Stored dataset items
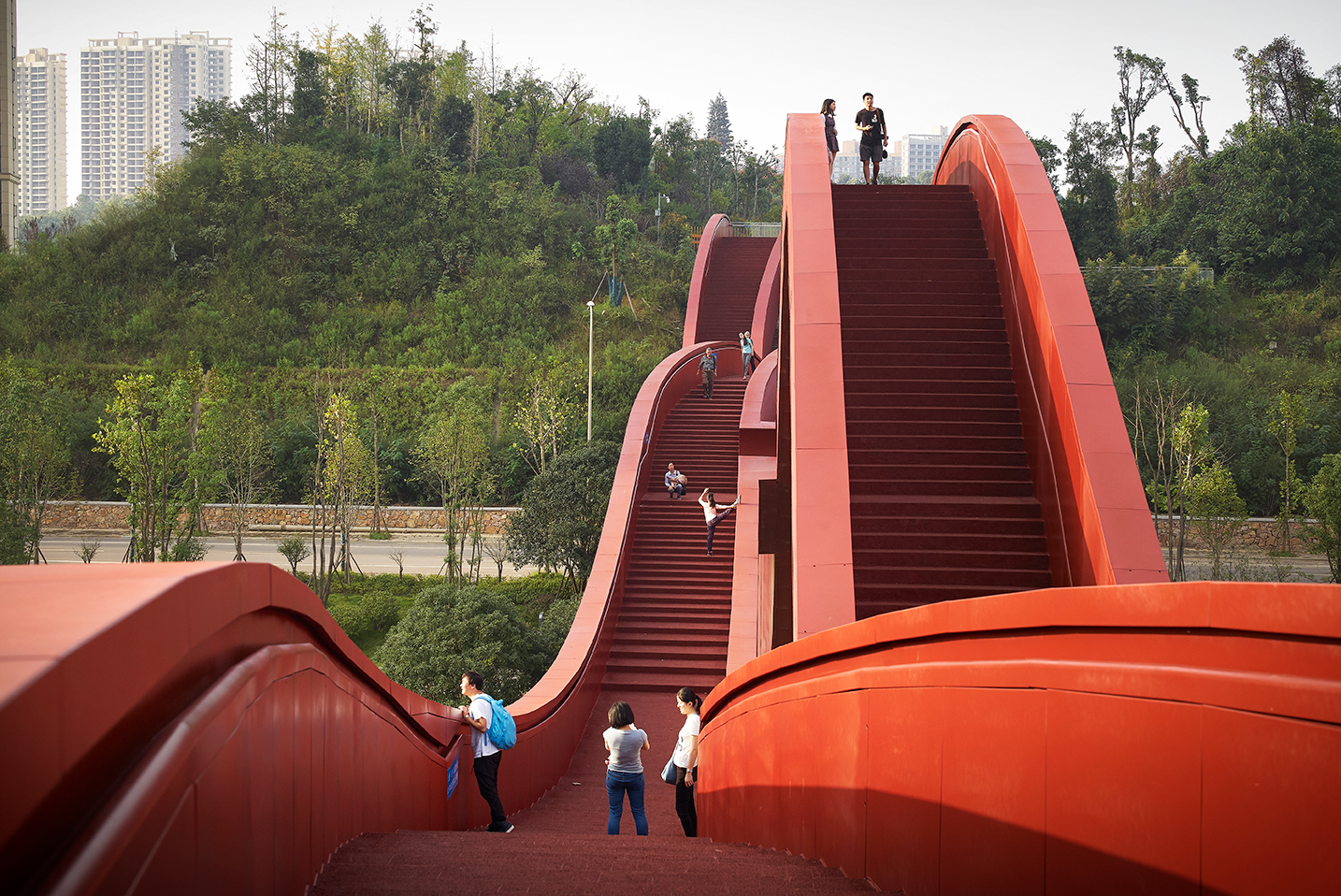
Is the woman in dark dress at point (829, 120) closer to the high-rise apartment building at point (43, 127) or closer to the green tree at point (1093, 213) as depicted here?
the green tree at point (1093, 213)

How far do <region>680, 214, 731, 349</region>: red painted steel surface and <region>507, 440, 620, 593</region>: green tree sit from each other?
843 centimetres

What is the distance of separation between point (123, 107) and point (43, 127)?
13.6m

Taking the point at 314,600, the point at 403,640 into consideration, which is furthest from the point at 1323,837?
the point at 403,640

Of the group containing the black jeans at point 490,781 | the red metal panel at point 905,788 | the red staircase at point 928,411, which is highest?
the red staircase at point 928,411

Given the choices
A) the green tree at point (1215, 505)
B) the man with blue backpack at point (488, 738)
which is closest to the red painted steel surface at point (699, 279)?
the green tree at point (1215, 505)

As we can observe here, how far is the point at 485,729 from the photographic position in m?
6.18

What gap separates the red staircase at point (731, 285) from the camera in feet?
97.7

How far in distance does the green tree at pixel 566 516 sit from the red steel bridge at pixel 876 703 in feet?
32.6

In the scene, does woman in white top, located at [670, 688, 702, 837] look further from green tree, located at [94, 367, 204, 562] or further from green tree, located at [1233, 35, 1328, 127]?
green tree, located at [1233, 35, 1328, 127]

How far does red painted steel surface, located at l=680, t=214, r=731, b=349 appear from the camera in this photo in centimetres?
2905

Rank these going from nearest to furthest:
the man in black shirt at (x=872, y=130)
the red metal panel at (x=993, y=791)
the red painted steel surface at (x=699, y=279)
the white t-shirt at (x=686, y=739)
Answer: the red metal panel at (x=993, y=791), the white t-shirt at (x=686, y=739), the man in black shirt at (x=872, y=130), the red painted steel surface at (x=699, y=279)

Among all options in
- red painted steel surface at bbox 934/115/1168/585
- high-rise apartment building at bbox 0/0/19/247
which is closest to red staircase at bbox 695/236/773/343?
red painted steel surface at bbox 934/115/1168/585

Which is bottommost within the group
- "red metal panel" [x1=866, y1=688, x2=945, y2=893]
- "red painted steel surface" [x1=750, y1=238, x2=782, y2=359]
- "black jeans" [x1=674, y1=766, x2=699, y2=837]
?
"black jeans" [x1=674, y1=766, x2=699, y2=837]

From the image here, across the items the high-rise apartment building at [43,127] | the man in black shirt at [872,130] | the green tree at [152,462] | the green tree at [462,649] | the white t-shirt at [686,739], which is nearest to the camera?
the white t-shirt at [686,739]
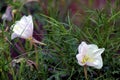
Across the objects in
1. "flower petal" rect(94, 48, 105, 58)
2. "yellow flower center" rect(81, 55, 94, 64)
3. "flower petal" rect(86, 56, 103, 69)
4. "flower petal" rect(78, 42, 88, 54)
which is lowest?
"flower petal" rect(86, 56, 103, 69)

Given request: Render each line of the data above as a numbered list, omitting blank lines. Exclude the pictures from your answer.

Reply:
1. Is the woman in dark dress at point (829, 120) closer to the high-rise apartment building at point (43, 127) or closer to the green tree at point (1093, 213) as depicted here?
2. the green tree at point (1093, 213)
3. How far do <region>680, 214, 731, 349</region>: red painted steel surface and <region>507, 440, 620, 593</region>: green tree sit from each other?
4. 843 centimetres
5. What is the distance of separation between point (123, 107) and point (43, 127)?
6. 13.6m
7. Taking the point at 314,600, the point at 403,640 into consideration, which is furthest from the point at 1323,837?
8. the point at 403,640
9. Of the group containing the black jeans at point 490,781 | the red metal panel at point 905,788 | the red staircase at point 928,411, which is highest?
10. the red staircase at point 928,411
11. Given the choices
12. A) the green tree at point (1215, 505)
13. B) the man with blue backpack at point (488, 738)
14. which is closest to the red painted steel surface at point (699, 279)?
15. the green tree at point (1215, 505)
16. As we can observe here, how far is the point at 485,729 from the photographic position in m?
17. 6.18
18. What gap separates the red staircase at point (731, 285) from the camera in feet?
19. 97.7
20. How far in distance does the green tree at pixel 566 516 sit from the red steel bridge at pixel 876 703 in feet?
21. 32.6
22. In the scene, does woman in white top, located at [670, 688, 702, 837] look further from green tree, located at [94, 367, 204, 562] or further from green tree, located at [1233, 35, 1328, 127]?
23. green tree, located at [1233, 35, 1328, 127]
24. How far does red painted steel surface, located at l=680, t=214, r=731, b=349 appear from the camera in this photo in centimetres?
25. 2905
26. Rank these going from nearest to furthest:
27. the man in black shirt at (x=872, y=130)
28. the red metal panel at (x=993, y=791)
29. the red painted steel surface at (x=699, y=279)
30. the white t-shirt at (x=686, y=739)
31. Answer: the red metal panel at (x=993, y=791), the white t-shirt at (x=686, y=739), the man in black shirt at (x=872, y=130), the red painted steel surface at (x=699, y=279)
32. Among all options in
33. - red painted steel surface at bbox 934/115/1168/585
34. - high-rise apartment building at bbox 0/0/19/247
35. which is closest to red staircase at bbox 695/236/773/343?
36. red painted steel surface at bbox 934/115/1168/585
37. Which is bottommost within the group
38. - "red metal panel" [x1=866, y1=688, x2=945, y2=893]
39. - "red painted steel surface" [x1=750, y1=238, x2=782, y2=359]
40. - "black jeans" [x1=674, y1=766, x2=699, y2=837]
41. ?
42. "black jeans" [x1=674, y1=766, x2=699, y2=837]
43. From the image here, across the items the high-rise apartment building at [43,127] | the man in black shirt at [872,130] | the green tree at [152,462] | the green tree at [462,649] | the white t-shirt at [686,739], which is nearest to the camera?
44. the white t-shirt at [686,739]
45. Across the objects in
46. 1. "flower petal" rect(94, 48, 105, 58)
47. 2. "yellow flower center" rect(81, 55, 94, 64)
48. 3. "flower petal" rect(86, 56, 103, 69)
49. 4. "flower petal" rect(78, 42, 88, 54)
50. which is lowest?
51. "flower petal" rect(86, 56, 103, 69)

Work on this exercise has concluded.